Polícia prende o ex-promotor Igor, foragido há quase nove anos pela morte da mulher grávida

Do UOL Notícias*
Em São Paulo

Atualizada às 21h09

A Polícia Civil do Estado de São Paulo prendeu, na capital, o ex-promotor Igor Ferreira da Silva. Igor estava foragido desde abril de 2001, condenado por ter matado sua mulher, que estava grávida, em 1998.

TJ confirmou perda de cargo de promotor

  • Fábio Braga/Folha Imagem

    O ex-promotor Igor Ferreira da Silva é apresentado hoje na 5ª Seccional de SP; ele foi condenado pela morte da mulher grávida, ocorrida em 1998, mas fugiu após sentença a mais de 16 anos de prisão



Silva foi encontrado a partir de uma denúncia anônima de que ele estaria no bairro da Vila Carrão, zona leste da capital, informou a delegada Adanzil Limonta, da equipe da Polícia Judiciária, que efetuou a prisão.

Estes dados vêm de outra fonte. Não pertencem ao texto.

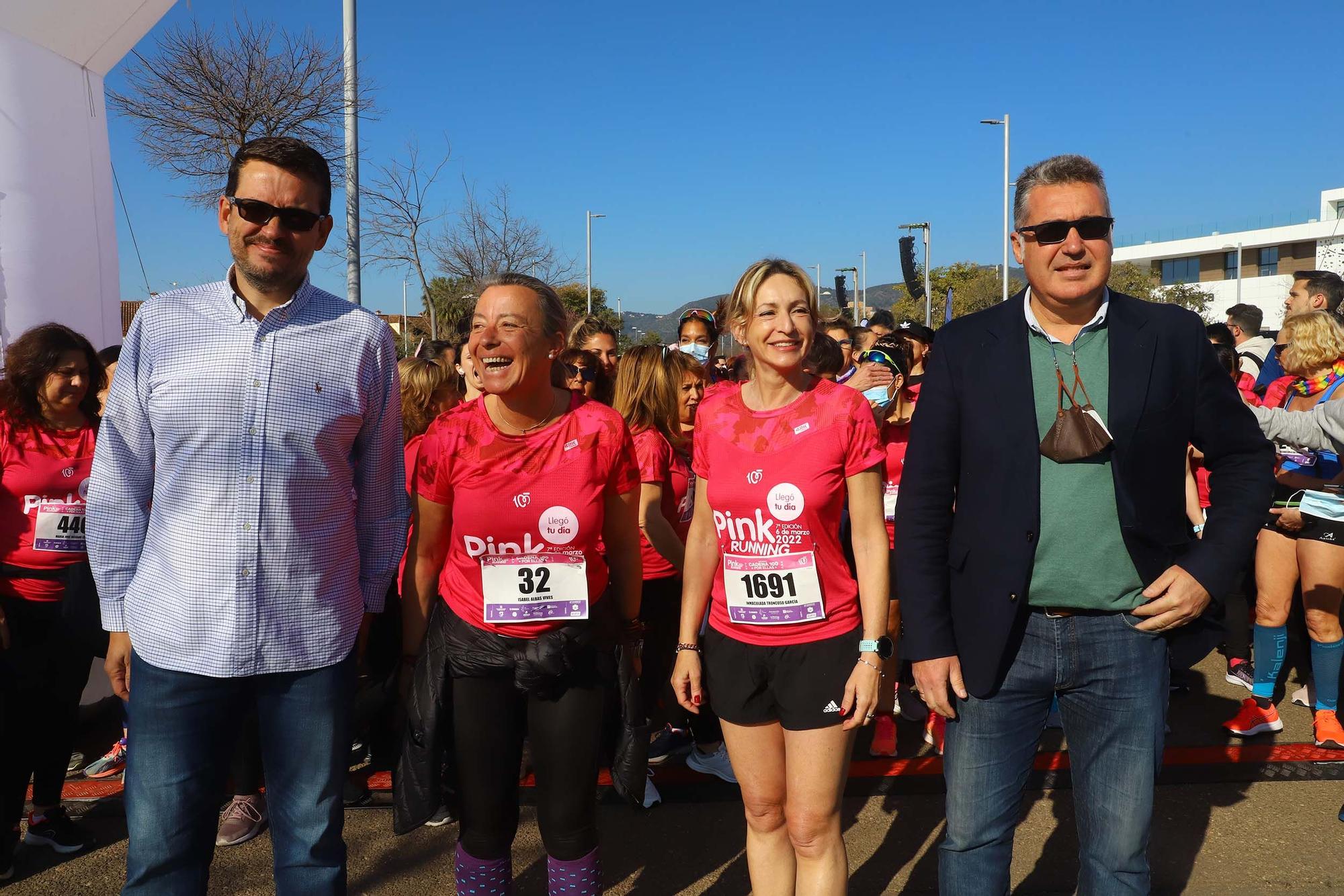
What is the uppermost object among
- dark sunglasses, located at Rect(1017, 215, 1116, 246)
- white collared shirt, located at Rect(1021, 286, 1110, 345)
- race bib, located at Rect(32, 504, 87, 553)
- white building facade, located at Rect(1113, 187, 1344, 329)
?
white building facade, located at Rect(1113, 187, 1344, 329)

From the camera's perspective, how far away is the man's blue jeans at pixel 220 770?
214cm

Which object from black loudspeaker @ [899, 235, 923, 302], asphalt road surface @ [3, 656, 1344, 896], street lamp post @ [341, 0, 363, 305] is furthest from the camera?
black loudspeaker @ [899, 235, 923, 302]

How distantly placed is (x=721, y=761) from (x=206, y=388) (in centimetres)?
297

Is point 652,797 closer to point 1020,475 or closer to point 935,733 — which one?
point 935,733


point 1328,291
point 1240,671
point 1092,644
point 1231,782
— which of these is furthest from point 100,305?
point 1328,291

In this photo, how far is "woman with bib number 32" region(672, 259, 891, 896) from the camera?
247 centimetres

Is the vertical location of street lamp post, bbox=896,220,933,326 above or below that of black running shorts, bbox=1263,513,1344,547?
above

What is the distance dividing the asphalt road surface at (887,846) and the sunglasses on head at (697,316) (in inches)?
119

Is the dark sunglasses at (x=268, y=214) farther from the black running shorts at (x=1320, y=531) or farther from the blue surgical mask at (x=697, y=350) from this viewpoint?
the black running shorts at (x=1320, y=531)

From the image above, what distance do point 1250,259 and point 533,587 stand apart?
7004 cm

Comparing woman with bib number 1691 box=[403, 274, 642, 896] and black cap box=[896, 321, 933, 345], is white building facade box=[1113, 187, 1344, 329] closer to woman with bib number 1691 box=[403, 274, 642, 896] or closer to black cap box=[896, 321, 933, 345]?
black cap box=[896, 321, 933, 345]

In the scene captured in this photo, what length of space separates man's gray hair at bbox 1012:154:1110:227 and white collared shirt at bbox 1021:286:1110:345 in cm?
20

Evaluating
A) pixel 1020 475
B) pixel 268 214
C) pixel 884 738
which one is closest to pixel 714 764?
pixel 884 738

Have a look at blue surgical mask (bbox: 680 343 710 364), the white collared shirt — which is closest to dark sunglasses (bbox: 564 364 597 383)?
blue surgical mask (bbox: 680 343 710 364)
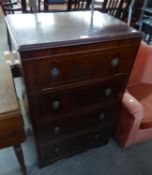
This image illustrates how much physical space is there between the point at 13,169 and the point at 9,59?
3.03 ft

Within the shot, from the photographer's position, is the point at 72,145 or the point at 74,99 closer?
the point at 74,99

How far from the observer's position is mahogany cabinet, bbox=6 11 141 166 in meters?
0.79

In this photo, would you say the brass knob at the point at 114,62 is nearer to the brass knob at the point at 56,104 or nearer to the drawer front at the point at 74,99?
the drawer front at the point at 74,99

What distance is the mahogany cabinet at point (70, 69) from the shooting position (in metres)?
0.79

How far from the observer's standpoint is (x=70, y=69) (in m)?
0.88

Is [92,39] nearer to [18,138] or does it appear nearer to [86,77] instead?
[86,77]

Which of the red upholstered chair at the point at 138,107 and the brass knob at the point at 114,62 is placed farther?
the red upholstered chair at the point at 138,107

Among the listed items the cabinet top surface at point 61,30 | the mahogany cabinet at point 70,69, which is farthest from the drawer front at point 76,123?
the cabinet top surface at point 61,30

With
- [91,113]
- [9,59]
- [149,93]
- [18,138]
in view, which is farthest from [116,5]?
[18,138]

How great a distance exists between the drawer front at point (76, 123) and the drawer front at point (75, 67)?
0.30 meters

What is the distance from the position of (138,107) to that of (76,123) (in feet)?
1.53

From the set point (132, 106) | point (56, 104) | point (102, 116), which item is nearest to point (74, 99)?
point (56, 104)

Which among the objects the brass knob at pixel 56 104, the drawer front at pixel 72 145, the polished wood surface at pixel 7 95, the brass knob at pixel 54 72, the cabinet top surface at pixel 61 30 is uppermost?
the cabinet top surface at pixel 61 30

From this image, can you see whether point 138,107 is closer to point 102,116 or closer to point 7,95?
point 102,116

Segundo ela, o ex-promotor confirmou a sua identidade e sua única exigência foi ir para a delegacia no carro da delegada e não no da polícia. Nos últimos anos, ele estaria foragido em uma fazenda localizada no interior do Estado.

O ex-promotor foi apresentado nesta tarde na 5ª Delegacia Seccional, no bairro do Tatuapé, zona leste da capital paulista. O delegado seccional Nelson Silveira Guimarães afirmou que ele está mais magro, mais calvo e bastante abalado emocionalmente.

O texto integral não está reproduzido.